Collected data
######

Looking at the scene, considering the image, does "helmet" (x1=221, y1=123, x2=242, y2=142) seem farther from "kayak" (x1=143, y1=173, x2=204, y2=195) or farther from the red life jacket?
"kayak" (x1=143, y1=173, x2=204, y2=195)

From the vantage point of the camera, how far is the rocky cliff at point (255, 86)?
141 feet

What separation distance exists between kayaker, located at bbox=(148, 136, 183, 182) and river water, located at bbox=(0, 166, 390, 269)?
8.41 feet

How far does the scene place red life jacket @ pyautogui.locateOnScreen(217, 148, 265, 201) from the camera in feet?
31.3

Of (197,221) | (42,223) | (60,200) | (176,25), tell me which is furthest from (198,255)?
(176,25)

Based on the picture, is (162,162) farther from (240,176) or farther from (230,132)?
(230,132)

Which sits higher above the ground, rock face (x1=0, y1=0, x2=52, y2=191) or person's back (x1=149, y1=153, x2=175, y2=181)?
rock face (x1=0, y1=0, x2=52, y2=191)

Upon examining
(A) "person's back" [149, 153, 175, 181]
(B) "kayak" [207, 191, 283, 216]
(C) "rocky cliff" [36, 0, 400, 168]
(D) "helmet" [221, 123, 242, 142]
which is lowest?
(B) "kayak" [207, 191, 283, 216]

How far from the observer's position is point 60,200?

######

• **What the task asks**
Convert the data above into a JSON list of strings with one string per line, leaving out blank lines.

• **Response**
[
  "Looking at the scene, considering the image, does \"helmet\" (x1=221, y1=123, x2=242, y2=142) seem farther from \"kayak\" (x1=143, y1=173, x2=204, y2=195) or farther from the red life jacket?",
  "\"kayak\" (x1=143, y1=173, x2=204, y2=195)",
  "From the vantage point of the camera, how far is the rocky cliff at point (255, 86)?",
  "141 feet",
  "What separation distance exists between kayaker, located at bbox=(148, 136, 183, 182) and river water, located at bbox=(0, 166, 390, 269)?",
  "8.41 feet",
  "How far does the scene place red life jacket @ pyautogui.locateOnScreen(217, 148, 265, 201) from the camera in feet?",
  "31.3",
  "Of (197,221) | (42,223) | (60,200) | (176,25), tell me which is furthest from (198,255)?",
  "(176,25)",
  "Based on the picture, is (162,162) farther from (240,176) or farther from (230,132)?",
  "(230,132)",
  "Which sits higher above the ground, rock face (x1=0, y1=0, x2=52, y2=191) or person's back (x1=149, y1=153, x2=175, y2=181)?",
  "rock face (x1=0, y1=0, x2=52, y2=191)",
  "Upon examining",
  "(A) \"person's back\" [149, 153, 175, 181]",
  "(B) \"kayak\" [207, 191, 283, 216]",
  "(C) \"rocky cliff\" [36, 0, 400, 168]",
  "(D) \"helmet\" [221, 123, 242, 142]",
  "which is lowest?",
  "(B) \"kayak\" [207, 191, 283, 216]",
  "How far from the observer's position is point 60,200?"
]